### Text shown
════════════════

In Italian, the basic construction for comparatives of inequality is this:

  • più…di or che

  • meno…di or che

Let’s take a look at this in example sentences.

Italian comparatives of inequality

Italian comparatives of inequality Francesco is more interesting than Julia.
Il mio cane è meno pigro del mio gatto. My dog is less lazy than my cat
Siamo più disorganizzati di lei. We are more disorganized than her.
Ha meno progetti di me. (She/he) has fewer projects than me.
Loro sono più arrabbiati che stanchi. They are more angry than tired.
Ho meno figli che figlie. I have fewer sons than daughters.
Avete più amici che nemici. You all have more friends than enemies.

You might notice that some examples use di after the adjectives, while other times it’s che. Why?

Italian speakers use di when:

  1. Comparing two nouns through an adjective. Think of this as comparing two people or things against one quality. Look at the example below:
  • L’italiano è più difficile del francese. (Italian is more difficult than French.)

Below is an example of comparison referring to the quantity of a noun that two other nouns "own"/ "are assigned". The comparison doesn't involve an adjective:

  • (Lui/lei) Ha meno progetti di me. (He/she) has less projects than me.

Pro-tip: Remember that if the preposition di is followed by a definite article (il, i, gli, lo, la or le), they will combine and become del, dei, degli, dello, della, delle or dell’.

  1. Comparing people, things or concepts and there is a number:
  • Sono passati più di due anni? (Has it been more than ,2 years?)
  • Costa meno di due euro. (It’s less than two euros.)

════════════════

### Information given
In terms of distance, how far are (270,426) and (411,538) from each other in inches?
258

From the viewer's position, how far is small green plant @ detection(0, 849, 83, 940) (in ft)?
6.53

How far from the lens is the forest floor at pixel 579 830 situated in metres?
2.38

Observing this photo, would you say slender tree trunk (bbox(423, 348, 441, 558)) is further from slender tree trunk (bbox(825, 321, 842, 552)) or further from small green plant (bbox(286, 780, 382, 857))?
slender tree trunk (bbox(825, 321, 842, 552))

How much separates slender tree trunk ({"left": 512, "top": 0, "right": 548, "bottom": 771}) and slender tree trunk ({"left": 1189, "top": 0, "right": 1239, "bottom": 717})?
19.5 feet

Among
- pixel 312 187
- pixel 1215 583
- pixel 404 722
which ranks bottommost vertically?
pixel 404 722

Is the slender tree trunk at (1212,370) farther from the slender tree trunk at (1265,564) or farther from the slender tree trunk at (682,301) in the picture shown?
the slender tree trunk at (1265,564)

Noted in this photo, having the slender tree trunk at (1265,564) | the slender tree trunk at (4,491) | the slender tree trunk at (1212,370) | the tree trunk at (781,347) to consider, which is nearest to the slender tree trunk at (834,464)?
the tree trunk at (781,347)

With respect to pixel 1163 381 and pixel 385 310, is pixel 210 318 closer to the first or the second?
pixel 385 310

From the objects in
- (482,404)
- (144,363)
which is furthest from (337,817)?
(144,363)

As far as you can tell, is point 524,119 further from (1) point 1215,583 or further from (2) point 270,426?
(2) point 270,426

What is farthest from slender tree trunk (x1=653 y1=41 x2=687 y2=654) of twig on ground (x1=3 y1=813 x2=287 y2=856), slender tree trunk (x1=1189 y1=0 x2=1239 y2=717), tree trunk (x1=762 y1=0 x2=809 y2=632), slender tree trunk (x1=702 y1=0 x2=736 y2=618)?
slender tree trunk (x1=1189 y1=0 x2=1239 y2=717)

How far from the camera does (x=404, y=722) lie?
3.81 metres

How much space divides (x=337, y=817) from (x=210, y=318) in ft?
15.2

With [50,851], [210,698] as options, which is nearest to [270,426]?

════════════════

### Problems and tasks
1 > Write out the part of the Italian comparatives lesson that opens with the words containing "Below is an" and closes with "than ,2 years?)".
2 > Carry on the Italian comparatives lesson from the point where it stops.
The lines play no part in what is asked here.

### Responses in order
1 >
Below is an example of comparison referring to the quantity of a noun that two other nouns "own"/ "are assigned". The comparison doesn't involve an adjective:

  • (Lui/lei) Ha meno progetti di me. (He/she) has less projects than me.

Pro-tip: Remember that if the preposition di is followed by a definite article (il, i, gli, lo, la or le), they will combine and become del, dei, degli, dello, della, delle or dell’.

  1. Comparing people, things or concepts and there is a number:
  • Sono passati più di due anni? (Has it been more than ,2 years?)

2 >
We use che when:

  1. Comparing two qualities (adjectives) of a noun. Essentially, it’s the reverse of rule number one of di. We use che when you are comparing qualities or properties of only one subject. The noun is underlined below:
  • Il film è più sciocco che spaventoso. (The movie is sillier than scary.)
  1. Comparing two verbs through an adjective. The verbs are underlined below:
  • Cucinare è più divertente che pulire. (Cooking is more fun than cleaning.)

  • Guidare è meno salutare che andare in bicicletta. (Driving is less healthy than riding a bike.)

  1. Comparing the quantities of two nouns. The nouns are underlined below:
  • Ho meno figli che figlie. (I have fewer sons than daughters.)

  • Avete più amici che nemici. (You all have more friends than enemies.)

  1. There is a preposition after the adjective (such as “at”, “in”, “on”, etc.) They are underlined below:
  • Il viaggio è più breve in aereo che in treno. (The trip is shorter by plane than by train.)

Italian comparatives of equality

Meanwhile, comparatives of equality express when something is the same as another in its property, frequency or quantity. In English, this looks like: “She’s as tall as him.”

In Italian, there are two comparatives of equality:

  • (Tanto)…quanto

  • (Così)…come

Examples of Italian comparatives of equality

I miei capelli sono (tanto) lunghi quanto i tuoi. My hair is as long as your hair.
Mia madre è (così) bella come Julia Roberts. My mother is as beautiful as Julia Roberts.

Tanto and così are in parenthesis because they’re optional here.

Now, both expressions mean the same thing and are interchangeable, but there are instances where you can only use tanto…quanto, i.e. when comparing two verbs, two adjectives, two nouns, or the quantity of one or two nouns.

  • Corro tanto quanto vado a nuotare. (I run as often as I go swimming.)
  • Carla è tanto sorpresa quanto felice. (Carla is as surprised as she is happy.)
  • Nella città c’erano tanto chiese quanto scuole. (In the town there were churches as well as schools.)
  • Nella città c’erano tante chiese quante scuole. (In the town there were as many churches as schools.)
  • Hai tante scarpe quante me. (You have as many shoes as me.)

The last two examples above also show another important rule. Tanto…quanto will agree in number and gender if they are referring to the quantity of a noun (in these cases, chiese or churches, scuole or schools, and scarpe or shoes). Così…come is invariable and won’t ever change according to number or gender.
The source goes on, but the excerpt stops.